Perm J 2018;22:17-169 [Full Citation]

https://doi.org/10.7812/TPP/17-169
E-pub: 05/30/2018

ABSTRACT

This article defines empathy as the conveyed expression of awareness, understanding, and sensitivity to the experiences, feelings, and emotions of a patient with a medical condition. This article is a reflective short story addressing empathy through the eyes of Maria (a fictitious patient), who is confronted with the challenges of negotiating her first encounter at a medical facility, and through the actions of Dr Jones (a fictitious physician) who, at a critical juncture, fails to engage empathically with her patient donning the ubiquitous hospital gown. The gown is instructive in this context because it compounds the deidentification of an already nondescript person. Maria’s story is a collage of multiple clerkship experiences of a fourth-year medical student, and of shared anecdotal accounts from patients and medical practitioners.
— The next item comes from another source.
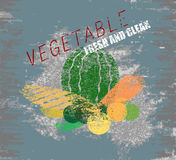 Vegetable fresh and clean Royalty Free Stock Photo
In this article, I explore the following: 1) the insecurities and anxieties experienced by individuals with medical ailments, 2) the critical role that empathy can play in reassuring and comforting patients in pain, 3) the belief held by some individuals that empathy erodes with the practice of medicine, 4) the ongoing threats and barriers to empathy in the medical profession, and 5) the vigilance and diligence required of medical practitioners to ensure maintenance of this essential human quality. Additionally, I describe the challenges of identifying who is responsible for screening for empathy in aspiring medical school applicants, incorporating empathy training in the classroom and in clinical apprenticeships, and monitoring and ensuring empathy maintenance among physicians in training and physicians in practice.

INTRODUCTION

Empathy in health care is the conveyed expression of awareness, understanding, and sensitivity to the experiences, feelings, and emotions of a patient with a medical condition. This article is a reflective short story addressing empathy through a fictitious case.

CASE VIGNETTE

Maria, a young recent immigrant, carefully folds her work clothes, which identify her as a waitress, as she prepares to change into a hospital gown that will cover her now anonymous body: Shielding her slender frame from what she perceives as an indifferent and, perhaps, insensitive external world. She ponders quietly and nervously about her symptoms, as she obsesses over her vulnerable logistical predicament. How will I pay for the medical expenses? I am a single mom struggling to survive! What if I have cancer? A knock on the door wrenches her attention from her introspective concerns; “Hi,” an aloof voice greets her. Maria extends a hand to the physician, but the physician does not react to the gesture as she proceeds to her computer and begins typing. This is Maria’s first visit to a physician’s office in the US. Maybe the doctor did not see my extended hand, she wonders. Maybe it’s disrespectful in this country to greet a physician, a person of status, with a handshake. How crude of me to think that this busy and important professional would want to engage in trivial pleasantries with a simple immigrant peasant like me. She sits quietly, embarrassed by her presumed inappropriateness, intimidated by the sterile examination room, isolated in her concerns about her physical condition, and alarmed at the prospects of what might happen to her young child if the prognosis is serious and the outcome is fatal.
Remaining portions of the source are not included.